Ancak, bir profesyonel ‘kafatası avcısı’ hemen ikaz ediyor: ‘Bütün trader’ler para içinde yüzüyor sanmayın. Piyasanın Maradona'larının sayısı Londra'da 20'yi geçmez. Londra'da 50 bin, Paris'te 5 bin operatör var, unutmayın. İşe yeni başlayan bir trader'ın sabit maaşı yıllık ortalama 20 milyardır. Kardan aldığı jestiyonla bu 40 milyarı bulur. Bir ‘senior-trader’ ise bunun bir mislini kazanır. Ve işleri öldürücüdür...'
Fransız VSD dergisindeki David Dieudonne imzalı haberde, gençlik günlerinde trader'lık yapan Pascal şöyle anlatıyor:
ÖLDÜRÜCÜ BİR İŞTİR
‘Bütün gün gözün ekranda, gürültülü bir ortamda, büyük bir stres altında yaşarsın. Akşam eve geldiğinde hala, gündüz Borsa’da emirleri verdiğin gibi, bağıra çağıra konuşursun. Akşam kendini yatağa attığında da Tayland bahtının kurunu izlemek için başucunda dizüstü bilgisayarını açık bırakırsın...'
İkinci bir zorluk da, mesleğin giderek daha teknik hale gelmesi. ‘Bir trader gazinoda kumar oynar gibi çalışmaz. ‘Pricing' (hisse senetlerinin değerinin ‘real time' hesaplanması) uzmanıdır. Parmakla hesap yapan, alaydan yetişme trader hikayesine inanmayın. İki günde piyasadan silinir gider'.
Başka bir uzman da bu ücretlerin trader'lerin hakkı olduğu görüşünde. ‘Birisi 500 bin dolar ücret alıyorsa, şirketine en az 10, belki de 30 katını kazandırmıştır'.
Son bir zorluğu daha var mesleğin. Trader'liğe genç yaşta başlanıyor.

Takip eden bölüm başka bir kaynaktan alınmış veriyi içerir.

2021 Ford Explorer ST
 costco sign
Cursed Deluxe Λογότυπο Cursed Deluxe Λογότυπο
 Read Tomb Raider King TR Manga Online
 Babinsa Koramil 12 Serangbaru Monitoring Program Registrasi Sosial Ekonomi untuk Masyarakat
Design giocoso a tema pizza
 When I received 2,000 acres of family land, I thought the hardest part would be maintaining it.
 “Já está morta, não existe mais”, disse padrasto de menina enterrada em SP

Ama bu mesleğe 20 yıl dayanabilen çıkmıyor. 40-45 yaşlarında, kendilerine yeni bir iş, yeni bir hayat bulmaları gerekiyor.
Avrupalı trader'lerin tercih ettiği ‘ikinci meslek' risk analistliği. Yani, eski meslektaşlarının bankayı batıracak kadar riskli ve büyük emirler verip vermediğini denetlemek. Çoğu, yıllarca trader'lik yaptıktan sonra, bu işi ‘çok yavaş ve stressiz' buluyor ama çare yok.
Yine bir ‘kelle avcısı' uzmanın dediği gibi ‘Yıllarca en iyi takımlarda santrfor mevkiinde oynayan bu genç adamlar, hayatlarına yarı antrenör, yarı hakem olarak devam ediyorlar'.